| DOCUMENT EXTRACT |
BEGIN

Data Types


A major component of our work involves data wrangling: the processes spanning data acquisition to production and delivery of data sets in analyzable formats. The art of data wrangling requires considerable data type specific know-how including an understanding of what data can accurately measure for a system, as well as what processing is necessary to optimally enable analyses that can return actionable insights and high value predictions. In the MezeyLab, we most frequently work with genomic and other high-throughput molecular data types, although we are increasingly working with medical imaging data, clinical data from trials, real world evidence (RWE) and electronic health record (EHR) data.

END

| DATA SHOWN |
BEGIN

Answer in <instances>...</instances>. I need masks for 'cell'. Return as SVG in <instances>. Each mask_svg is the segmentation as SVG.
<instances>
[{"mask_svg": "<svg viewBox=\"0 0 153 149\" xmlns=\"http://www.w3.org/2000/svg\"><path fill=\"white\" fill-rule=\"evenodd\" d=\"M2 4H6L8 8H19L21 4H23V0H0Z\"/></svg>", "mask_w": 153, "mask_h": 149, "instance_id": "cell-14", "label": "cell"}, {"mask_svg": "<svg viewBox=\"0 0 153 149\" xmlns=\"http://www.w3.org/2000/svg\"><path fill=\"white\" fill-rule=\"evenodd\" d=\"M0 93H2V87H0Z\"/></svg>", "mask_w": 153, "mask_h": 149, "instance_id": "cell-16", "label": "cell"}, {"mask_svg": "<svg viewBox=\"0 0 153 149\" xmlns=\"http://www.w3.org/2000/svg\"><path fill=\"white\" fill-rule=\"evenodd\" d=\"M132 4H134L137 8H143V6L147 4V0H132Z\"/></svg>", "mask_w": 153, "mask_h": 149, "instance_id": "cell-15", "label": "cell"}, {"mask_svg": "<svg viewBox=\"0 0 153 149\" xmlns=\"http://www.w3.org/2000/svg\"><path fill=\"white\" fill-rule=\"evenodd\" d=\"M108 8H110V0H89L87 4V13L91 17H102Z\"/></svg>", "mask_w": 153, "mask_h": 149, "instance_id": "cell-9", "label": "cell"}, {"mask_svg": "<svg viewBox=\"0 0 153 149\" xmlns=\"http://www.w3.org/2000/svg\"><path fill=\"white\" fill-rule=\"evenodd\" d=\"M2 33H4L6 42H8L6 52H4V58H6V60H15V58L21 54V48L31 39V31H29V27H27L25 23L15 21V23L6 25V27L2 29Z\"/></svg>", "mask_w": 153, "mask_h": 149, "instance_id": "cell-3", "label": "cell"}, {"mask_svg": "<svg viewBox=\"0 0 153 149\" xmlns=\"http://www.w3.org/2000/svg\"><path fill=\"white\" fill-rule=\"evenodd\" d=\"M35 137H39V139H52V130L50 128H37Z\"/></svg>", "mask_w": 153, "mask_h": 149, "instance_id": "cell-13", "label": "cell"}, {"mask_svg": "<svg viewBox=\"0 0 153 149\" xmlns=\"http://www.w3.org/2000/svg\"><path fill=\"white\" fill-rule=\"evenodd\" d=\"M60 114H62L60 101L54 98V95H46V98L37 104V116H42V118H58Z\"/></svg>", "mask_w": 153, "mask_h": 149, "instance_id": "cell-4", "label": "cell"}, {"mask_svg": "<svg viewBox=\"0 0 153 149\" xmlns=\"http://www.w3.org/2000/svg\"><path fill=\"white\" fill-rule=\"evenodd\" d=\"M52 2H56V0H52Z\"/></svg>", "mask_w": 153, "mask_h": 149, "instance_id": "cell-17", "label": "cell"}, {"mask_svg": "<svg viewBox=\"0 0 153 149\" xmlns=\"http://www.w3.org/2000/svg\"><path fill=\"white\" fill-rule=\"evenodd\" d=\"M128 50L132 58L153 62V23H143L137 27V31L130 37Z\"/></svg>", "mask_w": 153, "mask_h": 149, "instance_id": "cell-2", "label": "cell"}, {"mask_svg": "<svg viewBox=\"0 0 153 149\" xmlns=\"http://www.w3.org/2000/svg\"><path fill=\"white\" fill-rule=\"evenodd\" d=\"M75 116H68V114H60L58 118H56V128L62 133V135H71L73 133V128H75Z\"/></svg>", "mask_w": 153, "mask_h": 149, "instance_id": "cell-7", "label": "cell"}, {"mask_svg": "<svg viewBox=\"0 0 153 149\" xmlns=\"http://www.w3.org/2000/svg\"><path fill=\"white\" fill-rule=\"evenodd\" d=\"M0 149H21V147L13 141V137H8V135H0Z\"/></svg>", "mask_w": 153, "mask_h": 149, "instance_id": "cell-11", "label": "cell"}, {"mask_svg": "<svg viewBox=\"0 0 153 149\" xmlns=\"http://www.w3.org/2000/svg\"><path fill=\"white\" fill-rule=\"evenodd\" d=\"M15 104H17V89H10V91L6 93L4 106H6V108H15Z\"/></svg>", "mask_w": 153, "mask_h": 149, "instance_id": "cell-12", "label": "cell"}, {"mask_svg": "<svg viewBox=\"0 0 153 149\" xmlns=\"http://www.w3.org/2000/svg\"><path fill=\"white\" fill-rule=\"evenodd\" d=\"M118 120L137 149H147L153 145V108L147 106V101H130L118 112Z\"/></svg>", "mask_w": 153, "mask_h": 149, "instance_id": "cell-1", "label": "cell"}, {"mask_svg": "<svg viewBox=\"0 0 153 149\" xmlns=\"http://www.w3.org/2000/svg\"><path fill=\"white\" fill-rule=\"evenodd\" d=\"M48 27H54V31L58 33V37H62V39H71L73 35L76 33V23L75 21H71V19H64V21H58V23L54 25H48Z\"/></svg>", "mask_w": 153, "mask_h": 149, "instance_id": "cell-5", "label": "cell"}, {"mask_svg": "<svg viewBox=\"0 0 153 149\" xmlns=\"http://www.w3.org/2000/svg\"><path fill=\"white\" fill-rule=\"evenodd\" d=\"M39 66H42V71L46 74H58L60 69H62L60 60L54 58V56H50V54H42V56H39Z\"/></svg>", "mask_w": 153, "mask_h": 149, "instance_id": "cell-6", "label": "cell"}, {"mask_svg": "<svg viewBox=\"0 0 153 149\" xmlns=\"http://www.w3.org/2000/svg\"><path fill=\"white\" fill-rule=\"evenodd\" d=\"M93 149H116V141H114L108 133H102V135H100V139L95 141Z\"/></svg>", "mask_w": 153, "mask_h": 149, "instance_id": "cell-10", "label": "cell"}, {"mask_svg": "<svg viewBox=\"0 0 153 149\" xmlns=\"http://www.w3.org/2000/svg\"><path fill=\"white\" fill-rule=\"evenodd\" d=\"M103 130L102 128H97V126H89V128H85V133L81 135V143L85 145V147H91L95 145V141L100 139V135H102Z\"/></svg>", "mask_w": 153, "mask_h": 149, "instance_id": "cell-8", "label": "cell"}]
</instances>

END

| SET OF TASKS |
1: Decide whether each statement agrees with the data types text: (a) data wrangling covers the processes from data acquisition through delivery of data sets in analyzable formats; (b) the MezeyLab works most frequently with medical imaging data; (c) the MezeyLab is working less and less with electronic health record data. For each, answer yes or no and quote the deciding words of the text.
2: Revise the part of the data types text between "A major component" and "record (EHR) data.", inclusive, so that "practical" stands in place of "actionable".

| SOLVED TASKS |
1:
(a) Yes: "the processes spanning data acquisition to production and delivery of data sets in analyzable formats"
(b) No: "we most frequently work with genomic and other high-throughput molecular data types"
(c) No: "we are increasingly working with medical imaging data, clinical data from trials, real world evidence (RWE) and electronic health record (EHR) data"

2:
A major component of our work involves data wrangling: the processes spanning data acquisition to production and delivery of data sets in analyzable formats. The art of data wrangling requires considerable data type specific know-how including an understanding of what data can accurately measure for a system, as well as what processing is necessary to optimally enable analyses that can return practical insights and high value predictions. In the MezeyLab, we most frequently work with genomic and other high-throughput molecular data types, although we are increasingly working with medical imaging data, clinical data from trials, real world evidence (RWE) and electronic health record (EHR) data.